Exercise requirements
A: According to the discussion notes, on which thread does wxWidgets call all of the URI callbacks?
B: Reproduce the discussion notes word for word, between "Perhaps some of" and "aren't the same.", inclusive.
----- Quoted text -----
Perhaps some of those types would be useful here.
- Corentin suggested that Web Sockets are a better solution.
- Tom asked if it might make sense for the URI scheme handler to just
use Web Sockets.
- Hal responded with concerns about complexity; the underlying APIs
aren't the same.
- Hal stated that we will need to figure out the string vs stream
interface as we want to avoid having to do unnecessary copies. We
don't want to motivate the interface based on not knowing how to
print UTF-8 to streams. Responses are probably small, so strings
are usually ok. But encoded images might get pushed through these
interfaces as well.
- Zach asked how many URL scheme handlers can be active at a time; if
we were reviewing for SG13, I would want to know how much data can
get pushed.
- Hal responded that the interface currently feels quick from a human
perspective, but measurements of throughput haven't been done
yet.
- Hal followed up with some details of the prototype; wxWidgets has
an unfortunate feature where all of the URI callbacks are called on
the UI thread. That isn't desired since a slow handler blocks the UI.
----- Dataset entries -----
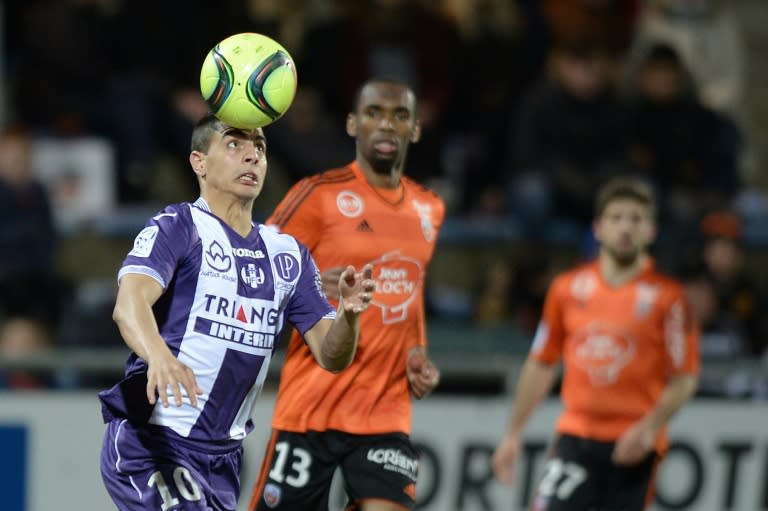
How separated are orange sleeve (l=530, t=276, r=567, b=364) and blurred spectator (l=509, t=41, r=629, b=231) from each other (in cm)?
294

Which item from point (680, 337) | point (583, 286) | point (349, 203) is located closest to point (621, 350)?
point (680, 337)

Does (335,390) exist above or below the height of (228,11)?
below

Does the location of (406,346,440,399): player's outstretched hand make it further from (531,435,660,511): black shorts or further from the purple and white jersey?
(531,435,660,511): black shorts

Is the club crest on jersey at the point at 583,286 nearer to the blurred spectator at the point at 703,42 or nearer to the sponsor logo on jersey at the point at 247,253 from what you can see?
the sponsor logo on jersey at the point at 247,253

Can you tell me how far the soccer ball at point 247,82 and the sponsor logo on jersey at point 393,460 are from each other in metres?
1.61

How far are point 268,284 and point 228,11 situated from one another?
20.9 feet

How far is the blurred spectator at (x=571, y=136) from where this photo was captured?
436 inches

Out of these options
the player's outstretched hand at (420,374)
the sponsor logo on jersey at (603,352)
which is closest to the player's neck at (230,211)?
the player's outstretched hand at (420,374)

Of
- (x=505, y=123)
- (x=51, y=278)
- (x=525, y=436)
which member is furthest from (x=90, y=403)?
(x=505, y=123)

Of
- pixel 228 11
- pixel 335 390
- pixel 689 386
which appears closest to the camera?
pixel 335 390

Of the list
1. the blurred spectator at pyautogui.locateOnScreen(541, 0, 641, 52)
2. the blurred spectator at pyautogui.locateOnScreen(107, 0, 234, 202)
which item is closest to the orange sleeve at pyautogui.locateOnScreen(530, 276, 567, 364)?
the blurred spectator at pyautogui.locateOnScreen(107, 0, 234, 202)

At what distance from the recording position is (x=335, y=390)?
6344 mm

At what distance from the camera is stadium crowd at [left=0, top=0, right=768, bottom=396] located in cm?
1041

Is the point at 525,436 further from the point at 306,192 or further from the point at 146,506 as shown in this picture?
the point at 146,506
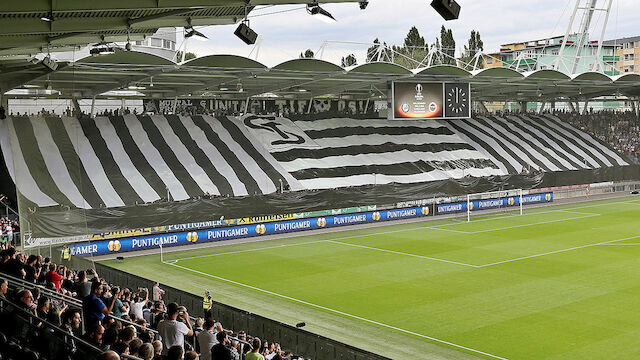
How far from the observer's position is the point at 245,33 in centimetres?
1499

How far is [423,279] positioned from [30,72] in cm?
1502

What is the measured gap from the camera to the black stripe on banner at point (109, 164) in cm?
3447

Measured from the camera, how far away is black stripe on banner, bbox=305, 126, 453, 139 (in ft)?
155

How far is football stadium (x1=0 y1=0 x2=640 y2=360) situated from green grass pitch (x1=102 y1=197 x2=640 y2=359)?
0.13m

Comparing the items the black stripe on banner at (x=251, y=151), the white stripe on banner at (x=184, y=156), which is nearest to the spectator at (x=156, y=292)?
the white stripe on banner at (x=184, y=156)

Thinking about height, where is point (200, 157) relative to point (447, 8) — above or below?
below

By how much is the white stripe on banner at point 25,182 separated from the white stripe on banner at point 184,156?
17.1 metres

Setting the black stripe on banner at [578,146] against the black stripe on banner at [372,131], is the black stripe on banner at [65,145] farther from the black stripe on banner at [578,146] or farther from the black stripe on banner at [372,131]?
the black stripe on banner at [578,146]

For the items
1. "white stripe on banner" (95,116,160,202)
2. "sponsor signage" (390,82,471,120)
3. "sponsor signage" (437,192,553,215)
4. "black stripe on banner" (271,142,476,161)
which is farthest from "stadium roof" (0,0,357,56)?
"sponsor signage" (437,192,553,215)

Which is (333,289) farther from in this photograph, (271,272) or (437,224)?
(437,224)

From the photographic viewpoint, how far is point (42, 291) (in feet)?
41.2

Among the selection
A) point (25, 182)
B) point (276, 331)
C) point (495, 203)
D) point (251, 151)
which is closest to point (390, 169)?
point (495, 203)

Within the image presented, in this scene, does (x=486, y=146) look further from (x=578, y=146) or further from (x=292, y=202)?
(x=292, y=202)

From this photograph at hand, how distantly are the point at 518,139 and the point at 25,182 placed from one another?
1708 inches
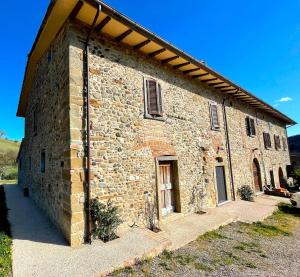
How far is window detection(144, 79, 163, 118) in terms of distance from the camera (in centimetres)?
738

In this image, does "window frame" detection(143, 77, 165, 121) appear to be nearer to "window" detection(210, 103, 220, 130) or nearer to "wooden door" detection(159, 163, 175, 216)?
"wooden door" detection(159, 163, 175, 216)

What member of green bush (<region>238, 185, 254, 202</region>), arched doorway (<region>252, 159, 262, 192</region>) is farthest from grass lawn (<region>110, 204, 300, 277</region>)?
arched doorway (<region>252, 159, 262, 192</region>)

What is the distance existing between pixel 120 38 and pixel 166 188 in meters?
5.42

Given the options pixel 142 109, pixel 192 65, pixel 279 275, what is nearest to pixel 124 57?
pixel 142 109

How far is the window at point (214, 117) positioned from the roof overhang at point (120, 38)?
1.09m

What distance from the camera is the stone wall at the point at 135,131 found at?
18.9ft

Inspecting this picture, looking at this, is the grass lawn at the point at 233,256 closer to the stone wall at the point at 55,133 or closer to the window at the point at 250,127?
the stone wall at the point at 55,133

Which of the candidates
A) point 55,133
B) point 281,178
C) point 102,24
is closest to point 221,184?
point 55,133

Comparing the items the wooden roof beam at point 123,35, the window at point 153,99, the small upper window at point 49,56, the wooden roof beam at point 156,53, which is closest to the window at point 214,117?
the window at point 153,99

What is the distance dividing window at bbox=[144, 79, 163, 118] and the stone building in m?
0.04

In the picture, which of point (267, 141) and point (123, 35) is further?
point (267, 141)

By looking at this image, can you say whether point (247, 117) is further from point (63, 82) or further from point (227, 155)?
point (63, 82)

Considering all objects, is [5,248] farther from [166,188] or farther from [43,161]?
[166,188]

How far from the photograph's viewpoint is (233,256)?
5.12m
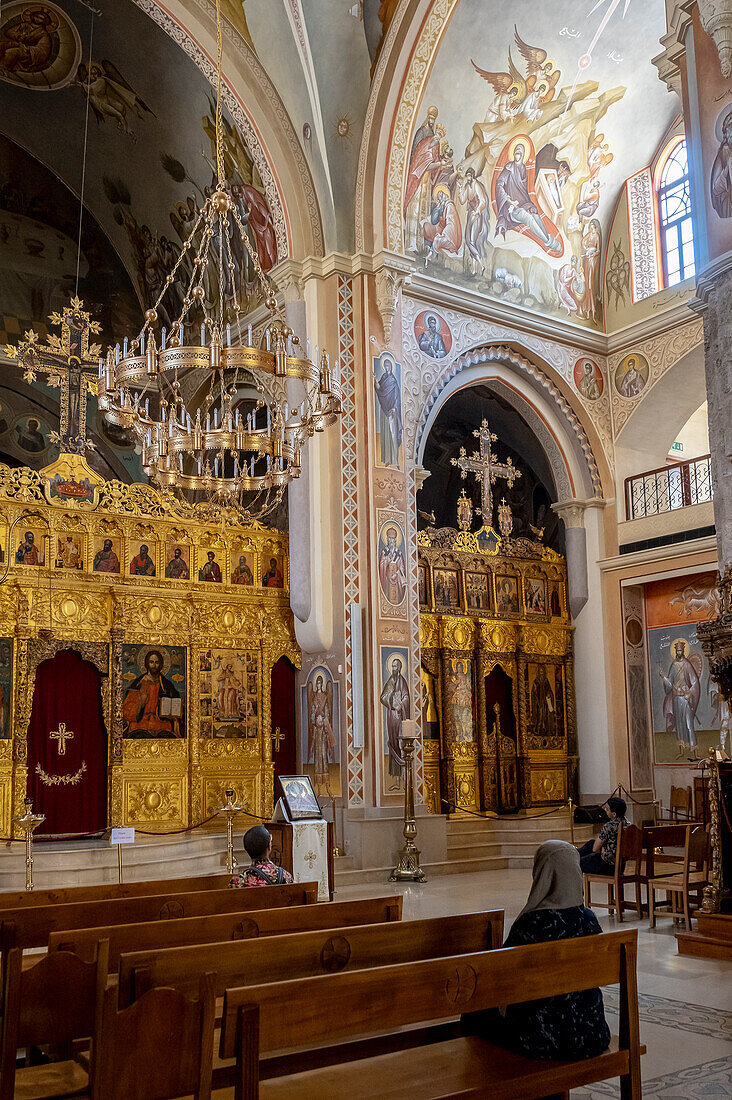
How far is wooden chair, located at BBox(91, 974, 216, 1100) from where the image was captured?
10.8 feet

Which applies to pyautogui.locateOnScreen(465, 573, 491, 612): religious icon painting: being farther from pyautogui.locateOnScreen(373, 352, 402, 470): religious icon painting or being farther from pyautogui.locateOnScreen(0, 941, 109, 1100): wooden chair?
pyautogui.locateOnScreen(0, 941, 109, 1100): wooden chair

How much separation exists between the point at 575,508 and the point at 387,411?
5.10 m

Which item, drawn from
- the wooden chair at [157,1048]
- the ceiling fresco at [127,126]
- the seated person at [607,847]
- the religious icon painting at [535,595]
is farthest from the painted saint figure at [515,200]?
the wooden chair at [157,1048]

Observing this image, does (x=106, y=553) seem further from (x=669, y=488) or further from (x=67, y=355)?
(x=669, y=488)

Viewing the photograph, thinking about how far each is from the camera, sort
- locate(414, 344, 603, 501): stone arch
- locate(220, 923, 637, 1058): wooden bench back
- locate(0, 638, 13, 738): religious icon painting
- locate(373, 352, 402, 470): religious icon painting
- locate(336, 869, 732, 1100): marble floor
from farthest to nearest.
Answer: locate(414, 344, 603, 501): stone arch → locate(373, 352, 402, 470): religious icon painting → locate(0, 638, 13, 738): religious icon painting → locate(336, 869, 732, 1100): marble floor → locate(220, 923, 637, 1058): wooden bench back

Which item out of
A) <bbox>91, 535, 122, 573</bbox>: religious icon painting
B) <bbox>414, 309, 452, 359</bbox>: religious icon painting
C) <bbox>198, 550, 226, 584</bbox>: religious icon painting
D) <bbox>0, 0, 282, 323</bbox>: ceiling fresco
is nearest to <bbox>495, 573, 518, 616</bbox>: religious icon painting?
<bbox>414, 309, 452, 359</bbox>: religious icon painting

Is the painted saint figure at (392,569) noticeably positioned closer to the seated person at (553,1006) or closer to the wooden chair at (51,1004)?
the seated person at (553,1006)

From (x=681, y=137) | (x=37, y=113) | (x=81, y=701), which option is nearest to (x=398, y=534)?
(x=81, y=701)

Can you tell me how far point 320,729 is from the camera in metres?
14.5

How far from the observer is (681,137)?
18266mm

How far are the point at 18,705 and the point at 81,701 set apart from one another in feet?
3.07

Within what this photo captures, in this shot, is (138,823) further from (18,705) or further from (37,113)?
(37,113)

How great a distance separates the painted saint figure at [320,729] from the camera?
1424 cm

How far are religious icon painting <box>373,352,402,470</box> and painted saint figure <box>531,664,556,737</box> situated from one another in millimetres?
5444
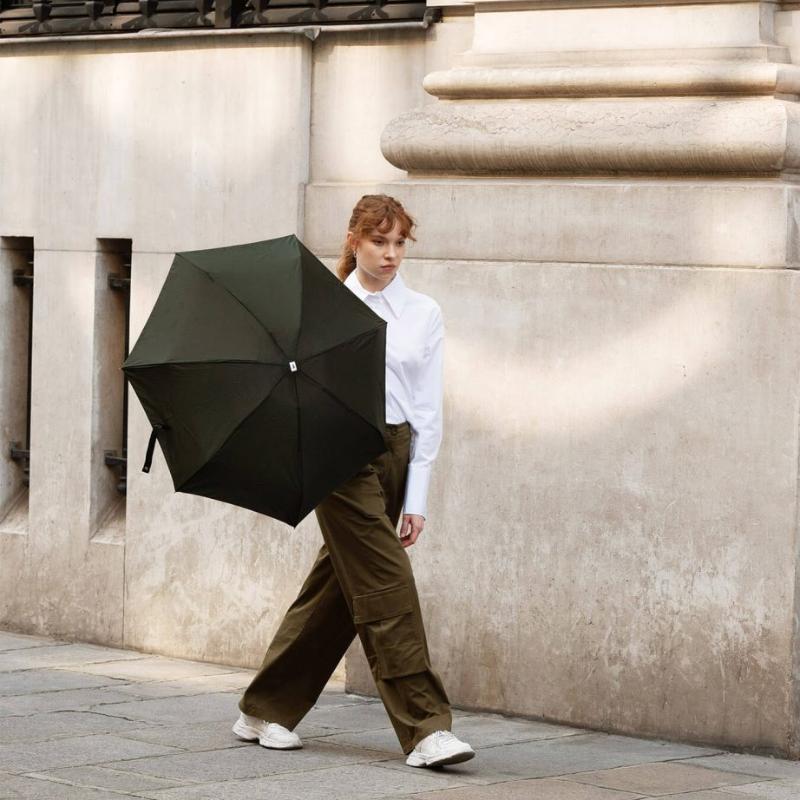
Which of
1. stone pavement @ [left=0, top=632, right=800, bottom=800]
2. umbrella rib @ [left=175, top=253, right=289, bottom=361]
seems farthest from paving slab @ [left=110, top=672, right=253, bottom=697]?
umbrella rib @ [left=175, top=253, right=289, bottom=361]

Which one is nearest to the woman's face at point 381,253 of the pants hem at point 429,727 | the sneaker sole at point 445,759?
the pants hem at point 429,727

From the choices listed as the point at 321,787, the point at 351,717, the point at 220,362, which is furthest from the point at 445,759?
the point at 220,362

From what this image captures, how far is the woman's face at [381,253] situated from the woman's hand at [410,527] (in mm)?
785

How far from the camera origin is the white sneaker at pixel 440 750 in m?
6.45

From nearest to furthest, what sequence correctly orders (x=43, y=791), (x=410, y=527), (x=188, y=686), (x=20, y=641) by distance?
(x=43, y=791) → (x=410, y=527) → (x=188, y=686) → (x=20, y=641)

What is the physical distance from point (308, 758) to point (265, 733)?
222mm

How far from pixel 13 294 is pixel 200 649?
2.10 meters

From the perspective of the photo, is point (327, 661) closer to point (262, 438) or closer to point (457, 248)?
point (262, 438)

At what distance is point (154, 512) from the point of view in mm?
9008

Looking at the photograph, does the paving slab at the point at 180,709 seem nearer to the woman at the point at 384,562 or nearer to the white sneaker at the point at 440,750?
the woman at the point at 384,562

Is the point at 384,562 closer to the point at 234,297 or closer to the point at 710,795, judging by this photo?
the point at 234,297

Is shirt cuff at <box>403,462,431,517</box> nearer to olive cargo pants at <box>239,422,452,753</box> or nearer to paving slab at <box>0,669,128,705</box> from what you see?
olive cargo pants at <box>239,422,452,753</box>

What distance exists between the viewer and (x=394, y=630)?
21.3ft

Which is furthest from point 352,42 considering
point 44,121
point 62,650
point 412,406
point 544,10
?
point 62,650
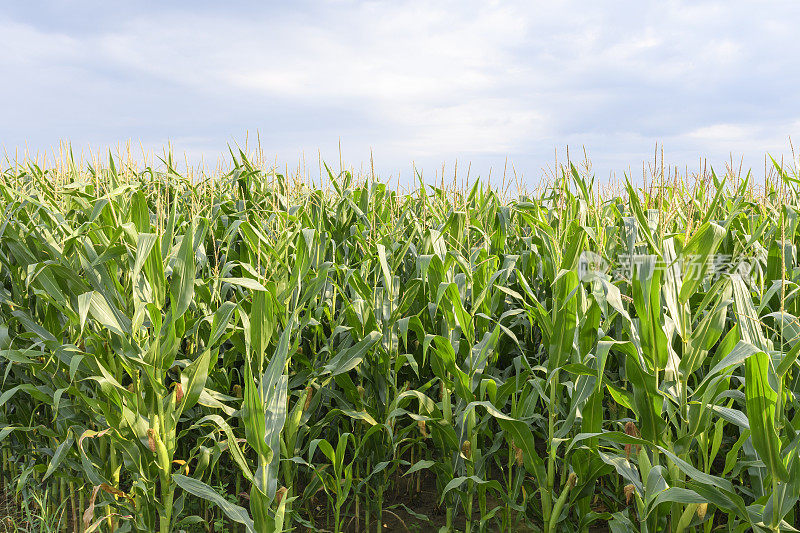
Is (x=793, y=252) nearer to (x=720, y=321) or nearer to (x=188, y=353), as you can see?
(x=720, y=321)

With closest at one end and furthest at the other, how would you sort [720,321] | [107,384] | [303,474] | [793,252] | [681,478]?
[720,321] < [681,478] < [107,384] < [303,474] < [793,252]

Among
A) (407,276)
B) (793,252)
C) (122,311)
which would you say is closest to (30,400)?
(122,311)

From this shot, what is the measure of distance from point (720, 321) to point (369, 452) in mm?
1930

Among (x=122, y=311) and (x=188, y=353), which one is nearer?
-----
Solutions to each task
A: On the UI thread.

B:
Perhaps some of those types would be useful here.
- Corentin suggested that Web Sockets are a better solution.
- Tom asked if it might make sense for the URI scheme handler to just
use Web Sockets.
- Hal responded with concerns about complexity; the underlying APIs
aren't the same.